Kobe only recently departed the sport last month off the back of a vintage 60-point outing against the Utah Jazz in front of a packed Staples Center crowd. Diesel was in the crowd that magical night and shared a warm embrace with the Black Mamba following his unbelievable effort.
All bad blood and tension appears to have evaporated with time and the once formidable duo appear to be on better terms than ever. Kobe even made an appearance on his former teammate turned rival's podcast 'The Big Podcast with Shaq' last year.
Rumours have circulated recently that Kobe may well be considering an offer to join Shaq as a panelist on the TNT's Inside the NBA, but the 20-year career-long Laker hasn't made his post-basketball intentions clear as of yet.
However, it appears the Bryant and O'Neal connection is far from done on the court, too.
Shaq's son, Shareef O'Neal, is a supremely athletic 6'8" power forward that at just 16-years-old is rated as a four-star prospect by 247Sports.
TMZ recently caught up with the young prodigey and Shareef revealed that he is looking to work out with Kobe this summer, taking the five-time NBA champion up on his offer back at the All-Star game in Toronto this year.
"I talk to Kobe sometimes, I might start training with him," Shareef started. "Cause during the Toronto All-Star [weekend] he was saying I need to train with him. Yeah, I'm [going] to start training with Kobe soon - probably this summer."
“When we play one-on-one I’m definitely going to try and win,” said Shareef, with a smile and shake of his head. “No, I’m not going (easy).”

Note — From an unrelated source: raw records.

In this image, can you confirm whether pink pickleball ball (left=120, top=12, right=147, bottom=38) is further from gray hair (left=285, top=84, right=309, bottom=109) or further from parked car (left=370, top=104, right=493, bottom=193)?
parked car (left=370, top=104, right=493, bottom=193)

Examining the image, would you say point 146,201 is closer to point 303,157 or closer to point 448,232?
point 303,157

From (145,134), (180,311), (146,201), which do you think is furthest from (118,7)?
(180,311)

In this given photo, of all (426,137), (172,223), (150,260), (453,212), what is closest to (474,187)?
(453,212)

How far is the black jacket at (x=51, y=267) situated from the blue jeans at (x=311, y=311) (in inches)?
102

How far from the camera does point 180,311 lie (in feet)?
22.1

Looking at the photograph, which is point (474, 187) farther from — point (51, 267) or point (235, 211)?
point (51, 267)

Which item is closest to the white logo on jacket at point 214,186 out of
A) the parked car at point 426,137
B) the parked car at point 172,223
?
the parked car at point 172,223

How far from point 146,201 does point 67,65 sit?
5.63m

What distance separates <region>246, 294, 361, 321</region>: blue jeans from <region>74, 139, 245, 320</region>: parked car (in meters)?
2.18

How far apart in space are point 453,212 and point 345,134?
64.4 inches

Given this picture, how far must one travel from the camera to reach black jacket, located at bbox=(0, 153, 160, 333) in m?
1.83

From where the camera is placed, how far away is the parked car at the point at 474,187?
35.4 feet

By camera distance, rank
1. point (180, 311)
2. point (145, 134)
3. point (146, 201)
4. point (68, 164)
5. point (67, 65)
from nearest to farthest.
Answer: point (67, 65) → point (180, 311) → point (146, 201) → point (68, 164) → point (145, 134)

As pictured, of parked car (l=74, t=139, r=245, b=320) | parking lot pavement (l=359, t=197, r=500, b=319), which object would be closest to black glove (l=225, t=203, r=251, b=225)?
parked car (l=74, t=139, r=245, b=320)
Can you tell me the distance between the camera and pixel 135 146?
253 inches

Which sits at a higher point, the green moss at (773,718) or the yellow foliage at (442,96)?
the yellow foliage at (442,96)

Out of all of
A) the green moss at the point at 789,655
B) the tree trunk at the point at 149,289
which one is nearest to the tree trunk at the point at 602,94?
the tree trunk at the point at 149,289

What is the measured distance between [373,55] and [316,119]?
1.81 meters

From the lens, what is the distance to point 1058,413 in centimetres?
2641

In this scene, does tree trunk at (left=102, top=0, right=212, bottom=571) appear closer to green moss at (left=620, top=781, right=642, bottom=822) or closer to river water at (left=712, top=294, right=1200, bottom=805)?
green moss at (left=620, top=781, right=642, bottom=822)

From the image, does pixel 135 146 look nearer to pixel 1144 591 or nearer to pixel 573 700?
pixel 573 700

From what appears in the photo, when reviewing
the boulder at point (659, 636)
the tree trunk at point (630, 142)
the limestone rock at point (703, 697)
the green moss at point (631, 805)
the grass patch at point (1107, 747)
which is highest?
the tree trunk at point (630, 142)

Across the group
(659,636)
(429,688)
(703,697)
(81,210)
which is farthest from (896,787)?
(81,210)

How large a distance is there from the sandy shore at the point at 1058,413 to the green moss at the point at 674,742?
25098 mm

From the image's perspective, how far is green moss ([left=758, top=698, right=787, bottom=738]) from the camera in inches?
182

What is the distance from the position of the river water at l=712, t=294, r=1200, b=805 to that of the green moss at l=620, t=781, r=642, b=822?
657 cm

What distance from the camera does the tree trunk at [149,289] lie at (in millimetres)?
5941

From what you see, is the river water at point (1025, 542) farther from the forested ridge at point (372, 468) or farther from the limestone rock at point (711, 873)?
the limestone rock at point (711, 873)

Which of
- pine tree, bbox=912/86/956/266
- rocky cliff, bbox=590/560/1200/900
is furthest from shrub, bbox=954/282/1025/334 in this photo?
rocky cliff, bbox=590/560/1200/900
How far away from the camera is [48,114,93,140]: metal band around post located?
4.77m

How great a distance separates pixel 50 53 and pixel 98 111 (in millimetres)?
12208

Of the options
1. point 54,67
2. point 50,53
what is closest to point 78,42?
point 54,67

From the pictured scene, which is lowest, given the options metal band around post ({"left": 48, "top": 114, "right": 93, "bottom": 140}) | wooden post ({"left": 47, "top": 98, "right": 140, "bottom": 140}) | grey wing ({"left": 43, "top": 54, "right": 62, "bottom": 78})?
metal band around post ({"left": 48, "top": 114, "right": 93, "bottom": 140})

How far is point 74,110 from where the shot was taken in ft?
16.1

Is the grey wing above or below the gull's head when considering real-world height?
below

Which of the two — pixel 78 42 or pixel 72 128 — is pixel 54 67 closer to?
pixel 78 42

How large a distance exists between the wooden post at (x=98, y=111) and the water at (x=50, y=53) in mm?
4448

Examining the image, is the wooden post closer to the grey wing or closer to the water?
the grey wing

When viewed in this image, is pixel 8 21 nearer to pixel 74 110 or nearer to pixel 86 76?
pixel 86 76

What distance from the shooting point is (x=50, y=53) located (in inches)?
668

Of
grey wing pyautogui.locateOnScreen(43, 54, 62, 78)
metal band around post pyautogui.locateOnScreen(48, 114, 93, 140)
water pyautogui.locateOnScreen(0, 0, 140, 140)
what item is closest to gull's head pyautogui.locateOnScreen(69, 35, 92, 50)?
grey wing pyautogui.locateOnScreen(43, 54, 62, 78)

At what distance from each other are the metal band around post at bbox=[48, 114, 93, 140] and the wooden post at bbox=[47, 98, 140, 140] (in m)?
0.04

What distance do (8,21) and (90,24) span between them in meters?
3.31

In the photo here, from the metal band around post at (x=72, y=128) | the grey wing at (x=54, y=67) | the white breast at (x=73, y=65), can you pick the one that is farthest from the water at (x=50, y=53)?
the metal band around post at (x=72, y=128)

It almost goes without saying how invaluable that tuteledge would be to any young man in the game, and it's cool that Kobe would reach out and offer to take an old friend's son under his wing.

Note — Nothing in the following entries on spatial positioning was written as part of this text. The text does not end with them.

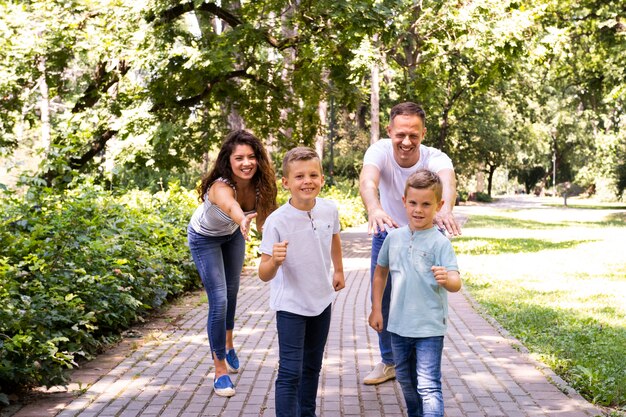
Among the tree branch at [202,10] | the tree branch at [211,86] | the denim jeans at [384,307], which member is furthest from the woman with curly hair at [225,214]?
the tree branch at [211,86]

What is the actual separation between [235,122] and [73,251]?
1436 cm

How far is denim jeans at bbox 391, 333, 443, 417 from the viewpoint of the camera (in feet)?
13.3

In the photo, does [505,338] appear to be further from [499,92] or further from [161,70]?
[499,92]

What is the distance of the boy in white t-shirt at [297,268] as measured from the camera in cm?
411

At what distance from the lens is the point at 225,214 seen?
17.7 ft

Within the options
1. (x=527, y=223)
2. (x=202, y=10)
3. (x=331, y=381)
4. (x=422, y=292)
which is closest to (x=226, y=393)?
(x=331, y=381)

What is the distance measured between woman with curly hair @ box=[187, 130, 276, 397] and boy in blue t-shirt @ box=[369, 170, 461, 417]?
4.12 ft

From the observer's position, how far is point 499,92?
45156 mm

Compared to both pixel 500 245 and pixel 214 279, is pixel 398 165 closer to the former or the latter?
pixel 214 279

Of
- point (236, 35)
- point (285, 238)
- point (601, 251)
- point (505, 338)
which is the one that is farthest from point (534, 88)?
point (285, 238)

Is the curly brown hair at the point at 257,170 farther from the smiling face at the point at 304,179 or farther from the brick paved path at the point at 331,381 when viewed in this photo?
the brick paved path at the point at 331,381

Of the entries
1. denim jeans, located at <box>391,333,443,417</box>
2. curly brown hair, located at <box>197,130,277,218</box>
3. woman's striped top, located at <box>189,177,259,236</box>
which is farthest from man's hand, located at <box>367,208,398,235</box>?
woman's striped top, located at <box>189,177,259,236</box>

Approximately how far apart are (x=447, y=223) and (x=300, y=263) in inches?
33.0

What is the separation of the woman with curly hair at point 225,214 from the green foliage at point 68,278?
1.10 metres
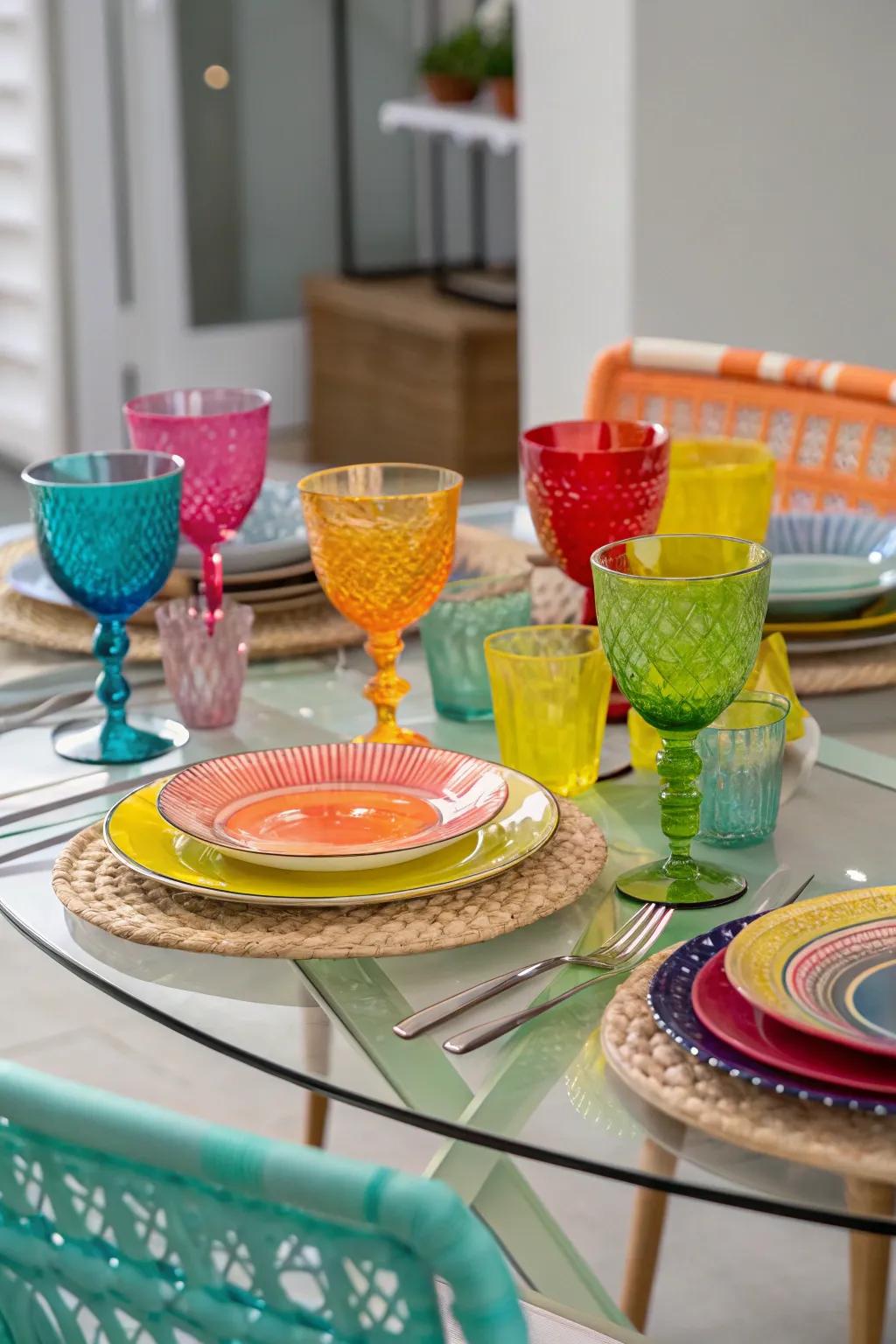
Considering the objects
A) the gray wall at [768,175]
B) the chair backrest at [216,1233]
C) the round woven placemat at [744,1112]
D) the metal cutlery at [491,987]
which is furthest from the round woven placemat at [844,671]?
the gray wall at [768,175]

Even if this training session never did come to fruition, Shareef doesn't appear to be short on help. During an episode of Shaq's podcast, the legendary center discussed his son's progress with Tracy McGrady, who also appears more than willing to help with the young O'Neal's progress.
“I thought my son, Shareef, was going to be 6’8”, 6’9”, so I patterned his game after three of my favourite players — one I played with, Kobe Bryant, another guy, LeBron James, and you, my neighbour,” Shaq told McGrady.
“Shareef’s got game," McGrady replied. "He’s farther along than what I was at his age. I see those YouTube clips. Anytime you want me to come out there and work with him I’ll definitely give him some of that stuff I learned over my years because he’s got it, for sure.”